> PROBLEM DESCRIPTION
Find every line containing the word "loginOverlayLoginButton" in the records below; report only how many there are.

Stored data:
·····

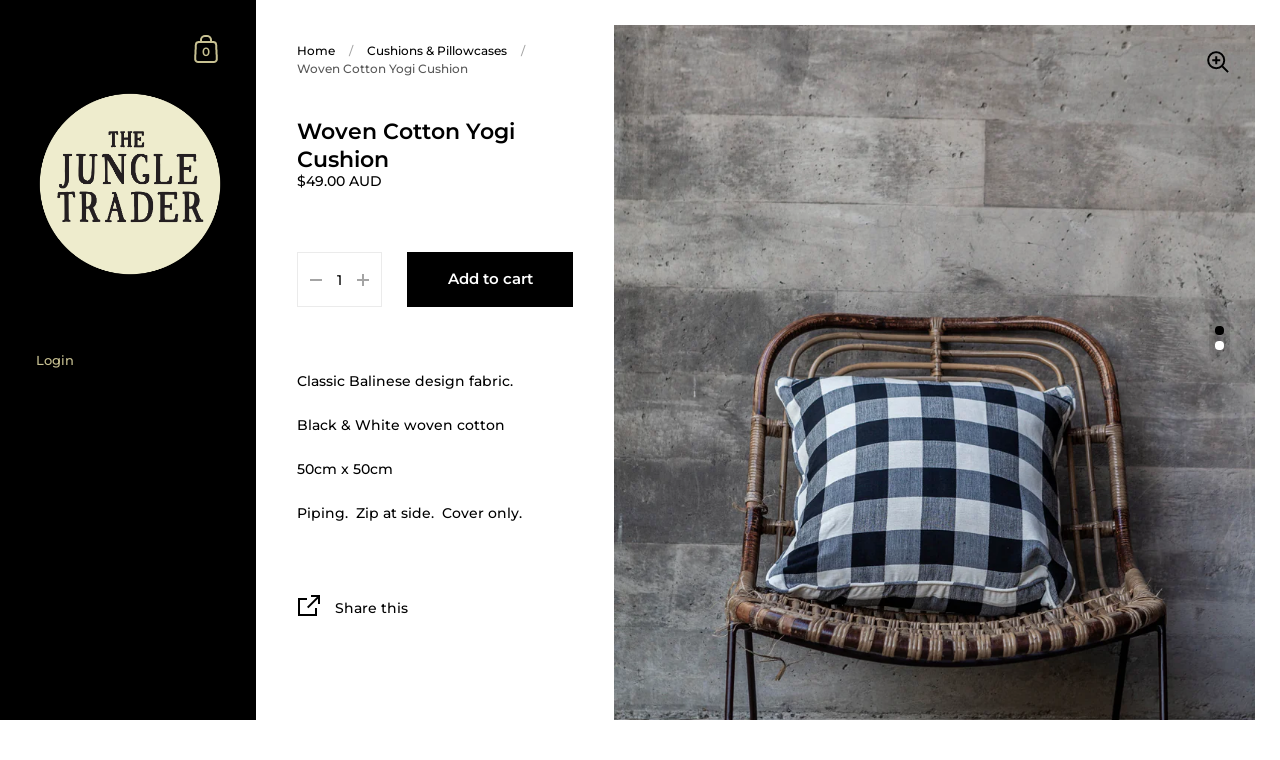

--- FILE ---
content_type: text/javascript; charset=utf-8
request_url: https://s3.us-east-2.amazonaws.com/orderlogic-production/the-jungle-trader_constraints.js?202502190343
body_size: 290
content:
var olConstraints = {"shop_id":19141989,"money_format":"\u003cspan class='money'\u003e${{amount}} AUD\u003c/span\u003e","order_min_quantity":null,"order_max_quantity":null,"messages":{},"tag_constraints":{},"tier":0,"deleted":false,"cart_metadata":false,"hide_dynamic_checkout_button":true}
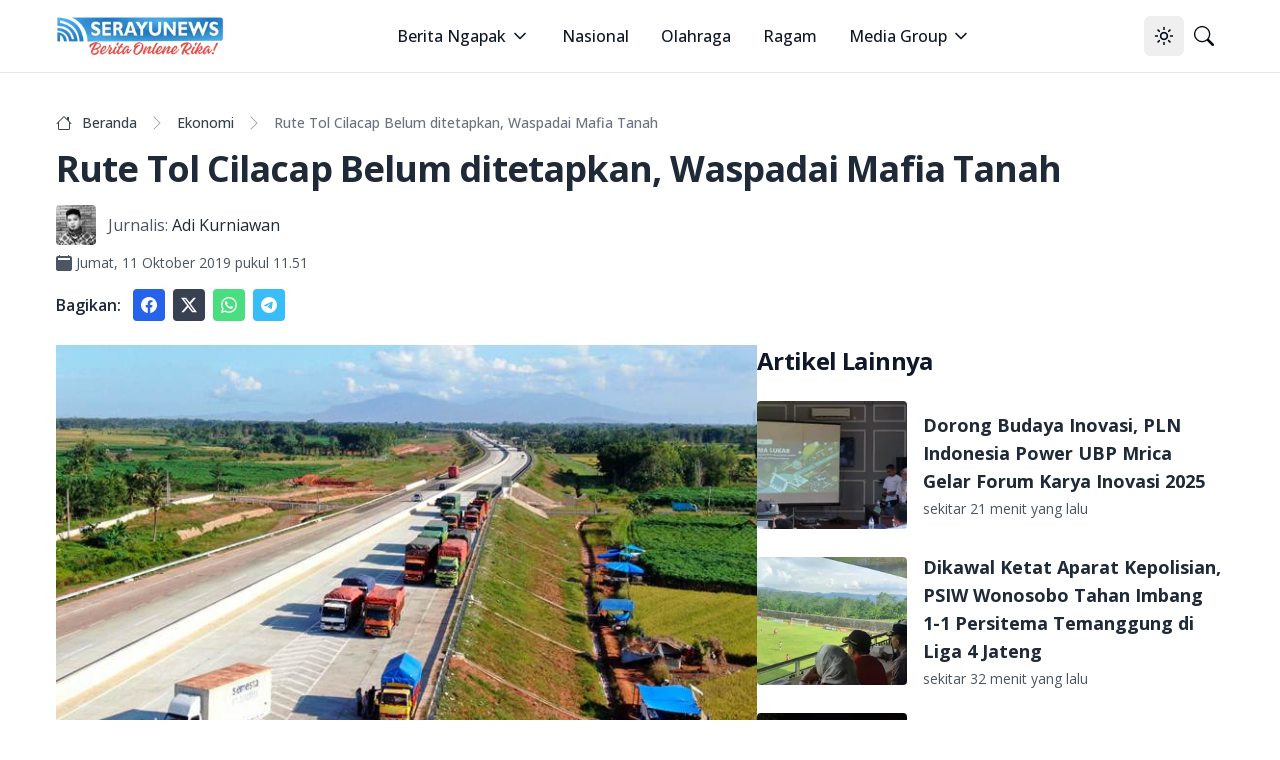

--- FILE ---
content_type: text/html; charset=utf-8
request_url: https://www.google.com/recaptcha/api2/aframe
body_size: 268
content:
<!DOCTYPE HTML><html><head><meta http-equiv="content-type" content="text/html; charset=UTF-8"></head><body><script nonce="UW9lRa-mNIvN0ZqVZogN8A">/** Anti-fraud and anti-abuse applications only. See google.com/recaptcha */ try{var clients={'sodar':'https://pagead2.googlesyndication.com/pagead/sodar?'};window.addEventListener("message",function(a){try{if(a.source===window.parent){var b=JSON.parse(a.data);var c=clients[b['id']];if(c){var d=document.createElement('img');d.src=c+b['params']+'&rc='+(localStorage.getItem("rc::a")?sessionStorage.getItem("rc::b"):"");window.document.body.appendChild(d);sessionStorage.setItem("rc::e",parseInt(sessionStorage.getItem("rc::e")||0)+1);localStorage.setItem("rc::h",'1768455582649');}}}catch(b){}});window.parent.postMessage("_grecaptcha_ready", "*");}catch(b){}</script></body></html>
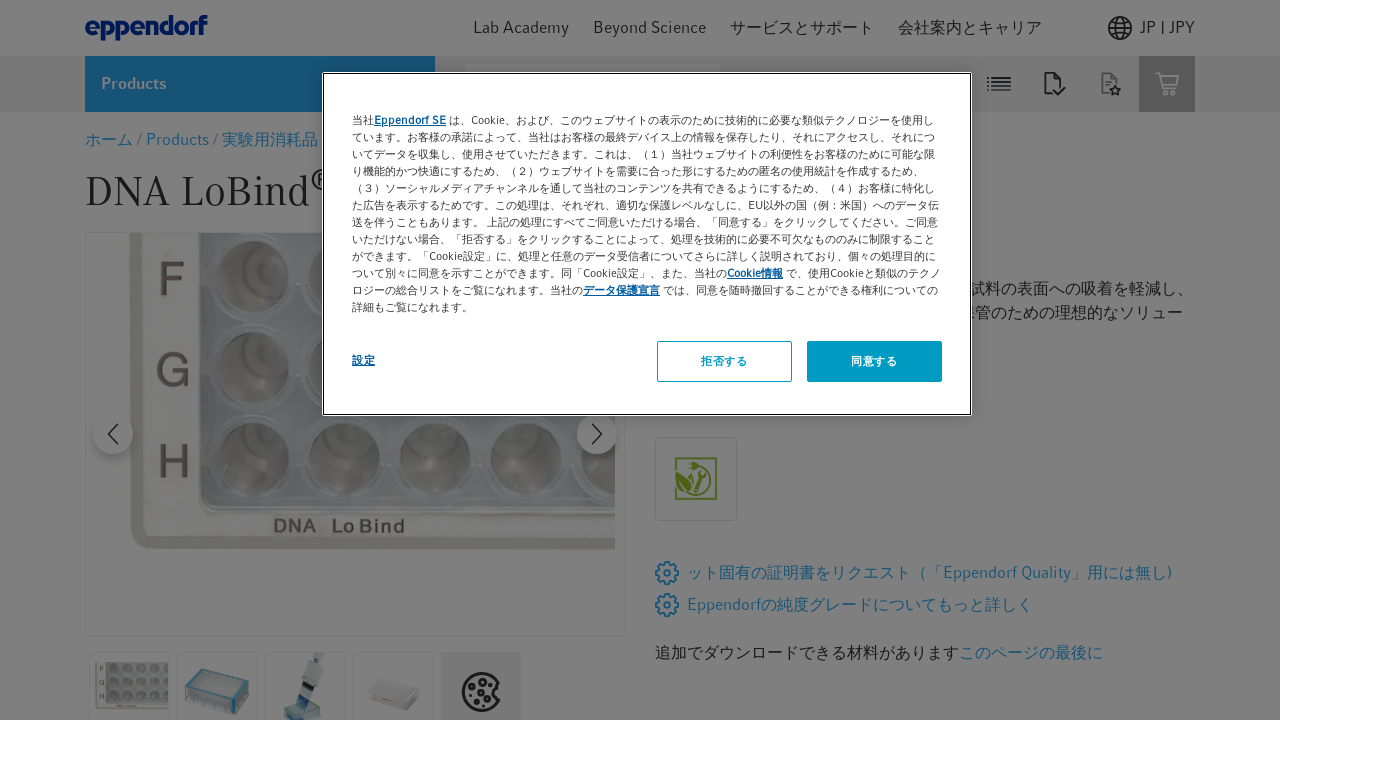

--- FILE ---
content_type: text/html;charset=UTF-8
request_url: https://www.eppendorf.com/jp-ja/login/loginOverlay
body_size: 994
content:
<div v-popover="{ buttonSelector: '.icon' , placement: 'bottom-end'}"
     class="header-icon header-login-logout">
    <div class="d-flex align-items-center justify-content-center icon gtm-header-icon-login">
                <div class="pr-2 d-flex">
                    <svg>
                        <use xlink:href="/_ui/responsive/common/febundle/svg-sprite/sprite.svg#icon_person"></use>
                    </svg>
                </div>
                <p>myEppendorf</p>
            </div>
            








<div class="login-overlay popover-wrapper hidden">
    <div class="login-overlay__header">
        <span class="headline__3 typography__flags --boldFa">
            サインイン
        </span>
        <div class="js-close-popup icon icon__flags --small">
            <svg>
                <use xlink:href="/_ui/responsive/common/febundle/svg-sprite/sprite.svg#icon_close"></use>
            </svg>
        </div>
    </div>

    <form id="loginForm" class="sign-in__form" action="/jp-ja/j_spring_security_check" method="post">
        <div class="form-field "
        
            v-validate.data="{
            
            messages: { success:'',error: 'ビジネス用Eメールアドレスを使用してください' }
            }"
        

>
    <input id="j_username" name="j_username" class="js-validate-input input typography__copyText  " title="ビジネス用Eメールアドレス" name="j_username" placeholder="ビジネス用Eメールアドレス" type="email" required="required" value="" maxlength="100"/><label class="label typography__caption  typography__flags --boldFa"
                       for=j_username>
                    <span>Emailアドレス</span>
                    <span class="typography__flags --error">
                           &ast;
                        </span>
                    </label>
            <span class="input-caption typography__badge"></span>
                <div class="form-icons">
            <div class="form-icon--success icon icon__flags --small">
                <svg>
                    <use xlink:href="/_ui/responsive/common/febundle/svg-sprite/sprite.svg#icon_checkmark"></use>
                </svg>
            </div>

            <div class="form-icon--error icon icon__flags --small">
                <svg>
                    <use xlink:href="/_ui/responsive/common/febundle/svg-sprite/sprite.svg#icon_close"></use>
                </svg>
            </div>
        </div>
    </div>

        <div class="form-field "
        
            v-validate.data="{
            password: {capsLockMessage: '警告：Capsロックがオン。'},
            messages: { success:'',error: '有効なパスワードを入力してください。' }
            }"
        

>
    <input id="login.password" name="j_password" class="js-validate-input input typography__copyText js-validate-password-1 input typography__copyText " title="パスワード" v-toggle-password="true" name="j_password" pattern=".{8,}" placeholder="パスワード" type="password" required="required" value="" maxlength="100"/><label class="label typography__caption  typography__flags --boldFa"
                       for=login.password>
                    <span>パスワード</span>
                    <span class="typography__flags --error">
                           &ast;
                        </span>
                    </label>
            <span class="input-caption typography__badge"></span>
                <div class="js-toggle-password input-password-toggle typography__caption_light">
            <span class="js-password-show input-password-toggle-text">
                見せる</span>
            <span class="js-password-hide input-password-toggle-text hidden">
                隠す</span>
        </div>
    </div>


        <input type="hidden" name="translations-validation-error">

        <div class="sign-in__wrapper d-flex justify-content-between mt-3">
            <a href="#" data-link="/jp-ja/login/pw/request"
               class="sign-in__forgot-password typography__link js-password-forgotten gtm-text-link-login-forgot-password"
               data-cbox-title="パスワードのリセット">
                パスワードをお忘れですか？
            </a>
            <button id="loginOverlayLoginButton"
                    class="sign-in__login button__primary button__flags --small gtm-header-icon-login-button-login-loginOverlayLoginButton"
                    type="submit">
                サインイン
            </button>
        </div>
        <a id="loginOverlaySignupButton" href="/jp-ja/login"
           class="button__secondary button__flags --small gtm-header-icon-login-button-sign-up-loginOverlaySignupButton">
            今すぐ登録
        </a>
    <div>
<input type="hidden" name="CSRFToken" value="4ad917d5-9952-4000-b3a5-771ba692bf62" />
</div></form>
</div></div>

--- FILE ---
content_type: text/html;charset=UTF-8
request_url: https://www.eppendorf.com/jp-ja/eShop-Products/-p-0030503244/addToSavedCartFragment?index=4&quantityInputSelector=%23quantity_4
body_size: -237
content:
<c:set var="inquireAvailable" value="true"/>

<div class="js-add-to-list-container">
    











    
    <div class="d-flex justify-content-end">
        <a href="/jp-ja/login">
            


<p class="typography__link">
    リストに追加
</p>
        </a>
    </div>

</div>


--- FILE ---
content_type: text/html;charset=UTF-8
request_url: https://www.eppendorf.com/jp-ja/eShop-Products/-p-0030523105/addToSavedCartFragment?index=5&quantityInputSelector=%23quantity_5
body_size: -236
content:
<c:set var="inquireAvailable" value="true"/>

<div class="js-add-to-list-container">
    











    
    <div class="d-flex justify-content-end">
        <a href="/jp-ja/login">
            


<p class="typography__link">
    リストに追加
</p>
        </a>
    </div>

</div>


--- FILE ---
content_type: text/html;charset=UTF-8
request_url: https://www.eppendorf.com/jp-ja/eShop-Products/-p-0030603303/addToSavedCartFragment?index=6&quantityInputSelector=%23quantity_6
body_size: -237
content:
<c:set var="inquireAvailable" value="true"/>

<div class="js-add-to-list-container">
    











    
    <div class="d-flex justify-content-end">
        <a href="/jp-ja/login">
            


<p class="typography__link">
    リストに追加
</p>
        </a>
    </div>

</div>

·····

> SOLUTION FOR THIS PROBLEM
2